Nur war ihr geheimnisvoller schwarzer Prinz in letzter Zeit immer weniger für sie da. Oder wenn er da war, ignorierte er sie oft. Sie wurde nicht schlau aus ihm, war gekränkt, wollte sich aber nichts anmerken lassen. Einmal sagte er ihr, sie solle nicht so oft kommen, der ganze Container würde schon über sie beide reden, ihn im Scherz fragen, wann denn die Hochzeit sei und so weiter. Das versaue ihm die Laune, weil, wie sie ja wisse, von Hochzeit nicht die Rede sein könne.

Berna hörte sich das an, und ihre Angst wuchs. Was sollte sie machen? Sie würde ihn verlieren. Irgendwann würde er eine Frau finden, die er heiraten konnte. Schon jetzt schwirrten sie doch um ihn herum, die kleinen Mädchen, die er überall kennen lernte. Alle wollten ihn haben.

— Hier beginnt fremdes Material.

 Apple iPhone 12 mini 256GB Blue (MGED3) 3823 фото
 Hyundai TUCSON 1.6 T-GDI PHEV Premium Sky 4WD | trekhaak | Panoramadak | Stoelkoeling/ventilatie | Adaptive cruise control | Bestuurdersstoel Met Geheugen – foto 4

Dann dachte sie daran, dass er bald nach Afrika zurückgehen würde. Er würde sich dort mit den Sachen, die er von Deutschland mitbrachte, selbständig machen, sich sein Leben aufbauen. Sie konnten sich dann gegenseitig besuchen – ja, das wäre besser als hier dieses elende Leben als geduldeter Asylbewerber. Nein, die Mädels hier würden ihn nicht bekommen … Aber sie selber auch nicht, wurde ihr schmerzlich bewusst, und sie verdrängte den Gedanken sofort. Später, später … jetzt war es noch nicht soweit, irgendwie würde schon alles gehen.